Understanding Entropy
Entropy is a measure of the unpredictability or randomness of a random variable. In information theory, it quantifies the amount of information contained in a random variable. For a discrete random variable X with possible outcomes {x1, x2,..., xn} and probabilities P(X=xi), the entropy H(X) is defined as H(X) = -Σ P(X=xi) log P(X=xi). Higher entropy indicates greater uncertainty.
import numpy as np
# Define probabilities
probabilities = np.array([0.1, 0.2, 0.3, 0.4])
# Calculate entropy
entropy = -np.sum(probabilities * np.log2(probabilities))
print('Entropy:', entropy)Entropy: 1.846439386536547Understanding Mutual Information
Mutual information measures the dependency between two random variables. It quantifies the amount of information obtained about one random variable through the other. For two discrete random variables X and Y, the mutual information I(X;Y) is defined as I(X;Y) = H(X) + H(Y) - H(X,Y), where H(X,Y) is the joint entropy of X and Y. Higher mutual information indicates a stronger dependency.
import numpy as np
from scipy.stats import entropy
# Define joint probability distribution
joint_prob = np.array([[0.1, 0.05, 0.05], [0.1, 0.3, 0.1], [0.1, 0.1, 0.2]])
# Marginal probabilities
marginal_x = np.sum(joint_prob, axis=1)
marginal_y = np.sum(joint_prob, axis=0)
# Calculate entropies
H_X = entropy(marginal_x, base=2)
H_Y = entropy(marginal_y, base=2)
H_XY = entropy(joint_prob, base=2, axis=None)

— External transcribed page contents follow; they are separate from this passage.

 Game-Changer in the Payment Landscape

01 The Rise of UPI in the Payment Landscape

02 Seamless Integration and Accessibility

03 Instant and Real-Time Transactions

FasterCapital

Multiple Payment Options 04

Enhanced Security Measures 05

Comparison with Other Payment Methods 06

# Calculate mutual information
mutual_info = H_X + H_Y - H_XY
print('Mutual Information:', mutual_info)💡 Tip: When calculating mutual information, ensure that the joint probability distribution is correctly normalized to sum to 1. Misnormalization can lead to incorrect mutual information values.

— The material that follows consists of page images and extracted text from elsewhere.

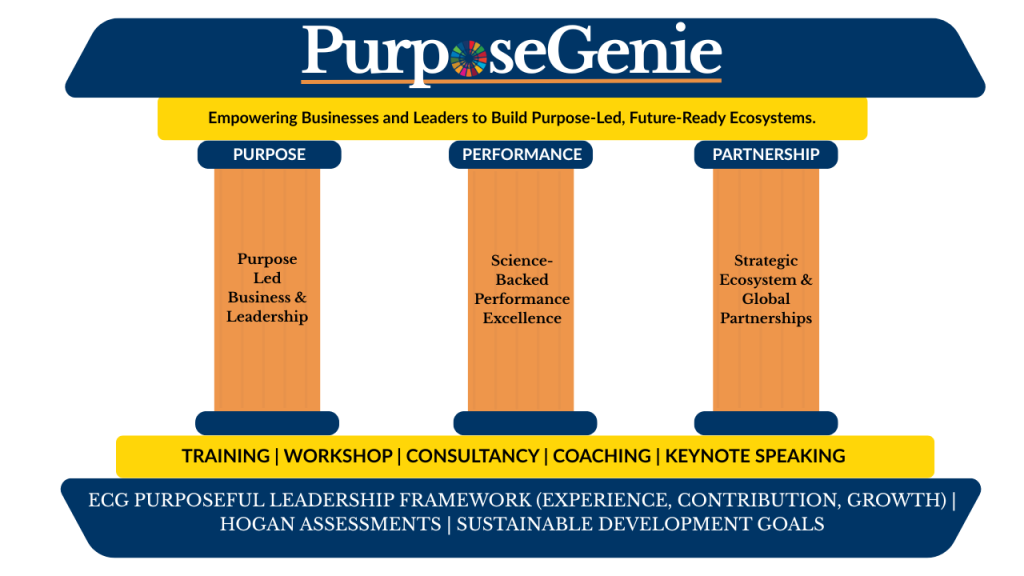 PurposeGenie

Empowering Businesses and Leaders to Build Purpose-Led, Future-Ready Ecosystems.

PURPOSE

Purpose Led Business & Leadership

PERFORMANCE

Science-Backed Performance Excellence

PARTNERSHIP

Strategic Ecosystem & Global Partnerships

TRAINING | WORKSHOP | CONSULTANCY | COACHING | KEYNOTE SPEAKING

ECG PURPOSEFUL LEADERSHIP FRAMEWORK (EXPERIENCE, CONTRIBUTION, GROWTH) | HOGAN ASSESSMENTS | SUSTAINABLE DEVELOPMENT GOALS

❓ What does higher entropy indicate about a random variable?
❓ What does higher mutual information between two random variables indicate?
Key Concepts
| Concept | Description |
|---|---|
| Distribution | Core principle in this module |
| Hypothesis | Core principle in this module |
| P-value | Core principle in this module |
| Confidence | Core principle in this module |
Check Your Understanding
❓ How does Entropy handle edge cases?
❓ What is the computational complexity of Entropy?
❓ Which hyperparameter is most critical for Entropy?